The Burmese slaves sat on the floor and stared through the rusty bars of their locked cage, hidden on a tiny tropical island thousands of miles from home.
Just a few yards away, other workers loaded cargo ships with slave-caught seafood that clouds the supply networks of major supermarkets, restaurants and even pet stores in the United States.
Here, in the Indonesian island village of Benjina and the surrounding waters, hundreds of trapped men represent one of the most desperate links criss-crossing between companies and countries in the seafood industry. This intricate web of connections separates the fish we eat from the men who catch it, and obscures a brutal truth: Your seafood may come from slaves.
The men The Associated Press spoke to on Benjina were mostly from Myanmar, also known as Burma, one of the poorest countries in the world. They were brought to Indonesia through Thailand and forced to fish. Their catch was shipped back to Thailand, and then entered the global commerce stream.
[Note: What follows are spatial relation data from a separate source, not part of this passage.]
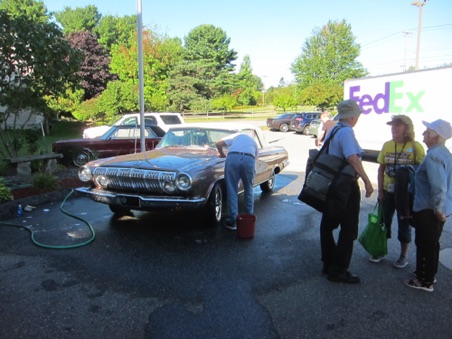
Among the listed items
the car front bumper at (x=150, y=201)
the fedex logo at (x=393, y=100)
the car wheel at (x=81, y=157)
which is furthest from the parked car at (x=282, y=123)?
the car front bumper at (x=150, y=201)

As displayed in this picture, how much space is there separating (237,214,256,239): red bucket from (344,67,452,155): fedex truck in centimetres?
772

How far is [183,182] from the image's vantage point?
16.3 feet

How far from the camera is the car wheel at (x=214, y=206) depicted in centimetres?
544

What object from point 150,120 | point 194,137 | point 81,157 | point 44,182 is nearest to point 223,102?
point 150,120

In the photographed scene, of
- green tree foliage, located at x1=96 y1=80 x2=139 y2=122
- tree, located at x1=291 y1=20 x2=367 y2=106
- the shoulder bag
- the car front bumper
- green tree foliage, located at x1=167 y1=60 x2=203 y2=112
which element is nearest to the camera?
the shoulder bag

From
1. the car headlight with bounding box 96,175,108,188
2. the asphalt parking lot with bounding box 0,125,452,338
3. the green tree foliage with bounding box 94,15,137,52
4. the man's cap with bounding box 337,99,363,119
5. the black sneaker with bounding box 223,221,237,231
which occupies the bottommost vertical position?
the asphalt parking lot with bounding box 0,125,452,338

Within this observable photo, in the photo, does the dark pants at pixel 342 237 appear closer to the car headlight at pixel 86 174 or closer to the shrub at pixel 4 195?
the car headlight at pixel 86 174

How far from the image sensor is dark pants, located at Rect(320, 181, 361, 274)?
11.9 ft

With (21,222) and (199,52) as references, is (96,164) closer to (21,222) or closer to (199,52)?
(21,222)

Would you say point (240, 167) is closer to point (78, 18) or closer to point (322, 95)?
point (322, 95)

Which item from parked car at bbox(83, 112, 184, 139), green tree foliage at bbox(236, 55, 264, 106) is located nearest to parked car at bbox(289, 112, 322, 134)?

Tainted fish can wind up in the supply chains of some of America's major grocery stores, such as Kroger, Albertsons and Safeway; the nation's largest retailer, Wal-Mart; and the biggest food distributor, Sysco. It can find its way into the supply chains of some of the most popular brands of canned pet food, including Fancy Feast, Meow Mix and Iams. It can turn up as calamari at fine dining restaurants, as imitation crab in a California sushi roll or as packages of frozen snapper relabeled with store brands that land on our dinner tables.